● Exercise requirements:
**1.** Using the passage below on Atiku Abubakar's statement about Nigeria's recession, decide whether each statement agrees with it: (a) The proposed 2021 budget was presented to the National Assembly on Oct. 8. (b) Abubakar blamed the second recession entirely on the COVID-19 pandemic. (c) Abubakar wanted reasonable wages and salaries cut from the budget. For each, answer yes or no and quote the deciding words.
**2.** List every expense the passage below names as a non-essential item that should be removed from the proposed 2021 budget.

● Passage:
┄┄┄┄┄┄┄┄┄┄

Former Vice President Atiku Abubakar on Sunday said that Nigeria must act now, by taking necessary, and painful actions including adjustment to the proposed 2021 budget, to exit another recession the country has entered.
Mr Abubakar in a statement he issued in Abuja, said that although COVID-19 pandemic had exacerbated an already bad situation, Nigeria could have avoided the second recession, within five years, by a disciplined and prudent management of the economy.
“Be that as it may, it serves no one’s purposes to quarrel after the fact.
“We must focus on solutions. Nigeria needs critical leadership to guide her back to the path of economic sustainability.
“We cannot afford hand wringing and navel-gazing. We must act now, by taking necessary, and perhaps painful actions.”
Abubakar said that for a start, the proposed 2021 budget presented to the National Assembly on Oct. 8, was no longer tenable, saying Nigeria neither had the resources, nor the need to implement such a luxury budget.
“The nation is broke, but not broken. However, if we continue to spend lavishly, even when we do not earn commensurately, we would go from being a broke nation, to being a broken nation.
“As a matter of importance and urgency, every non essential line item in the proposed 2021 budget must be expunged.
“For the avoidance of doubt, this ought to include estacodes, non emergency travel, feeding, welfare packages, overseas training, new vehicle purchases, office upgrades, non salary allowances, etc.
“Until our economic prospects improve, Nigeria ought to exclusively focus on making budgetary proposals for essential items, which include reasonable wages and salaries, infrastructural projects, and social services (citizenry’s health, and other human development investments).”
Abubakar also stressed the need to stimulate the economy, by investing in human development, and increasing the purchasing power of the most vulnerable of the population.
He said that only a well developed populace could generate enough economic activity for the nation to exit the recession.
“We must invest in those most likely to be impacted by the effects of the recession, the poorest of the poor.
“As well as stimulating the economy, this also ensures that they do not slip further into extreme poverty.

┄┄┄┄┄┄┄┄┄┄

Data records:
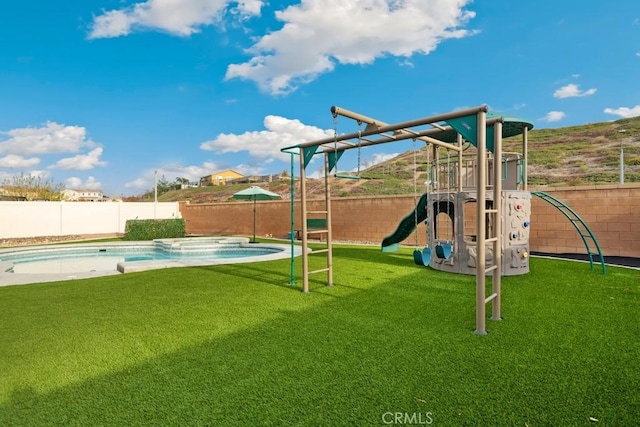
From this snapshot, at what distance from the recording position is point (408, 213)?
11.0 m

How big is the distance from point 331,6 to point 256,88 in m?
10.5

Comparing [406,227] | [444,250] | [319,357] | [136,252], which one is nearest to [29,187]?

┄┄┄┄┄┄┄┄┄┄

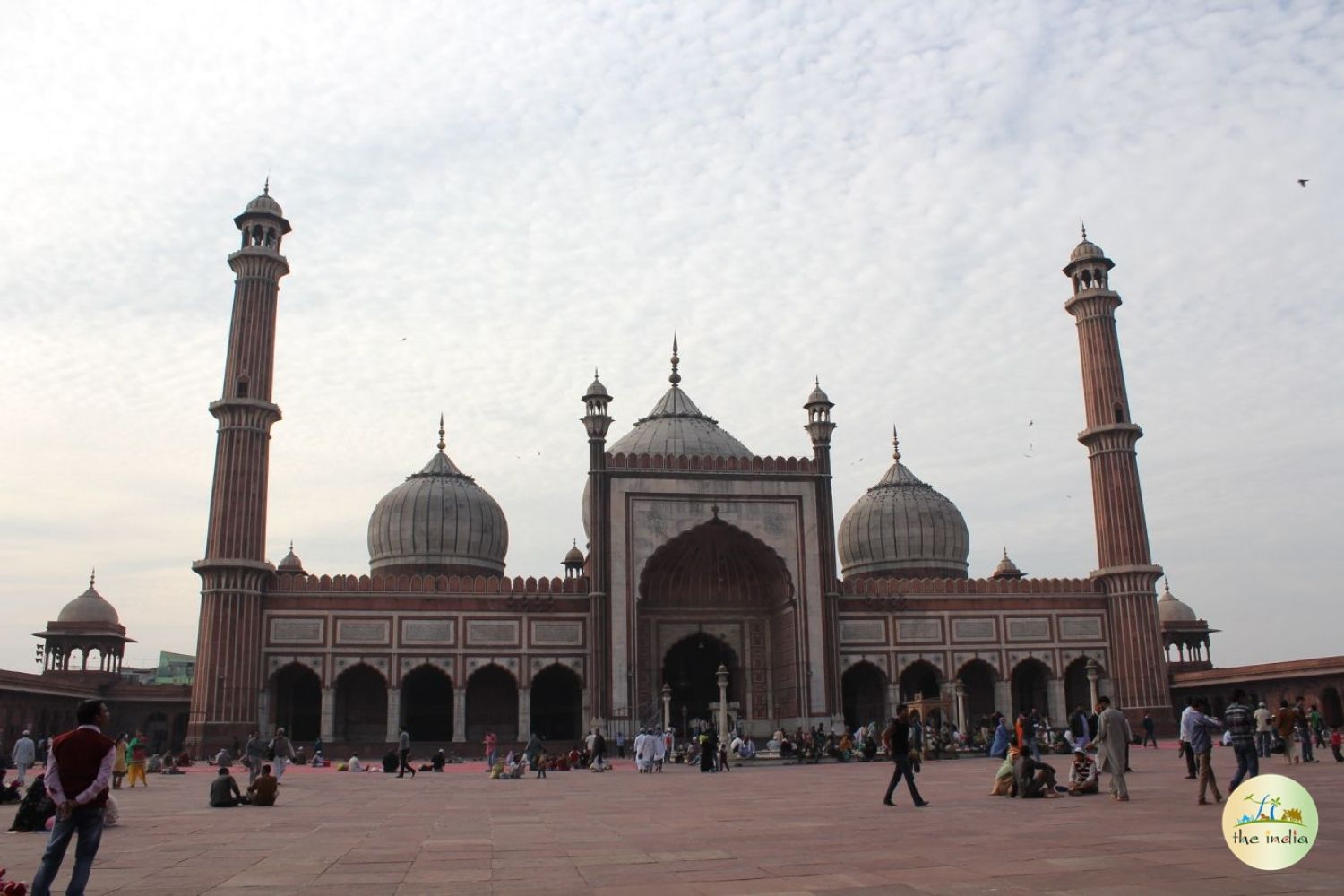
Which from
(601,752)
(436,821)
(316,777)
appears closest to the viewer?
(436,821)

┄┄┄┄┄┄┄┄┄┄

● Replies:
**1.**
(a) Yes: "the proposed 2021 budget presented to the National Assembly on Oct. 8, was no longer tenable"
(b) No: "although COVID-19 pandemic had exacerbated an already bad situation, Nigeria could have avoided the second recession"
(c) No: "essential items, which include reasonable wages and salaries"

**2.** estacodes; non emergency travel; feeding; welfare packages; overseas training; new vehicle purchases; office upgrades; non salary allowances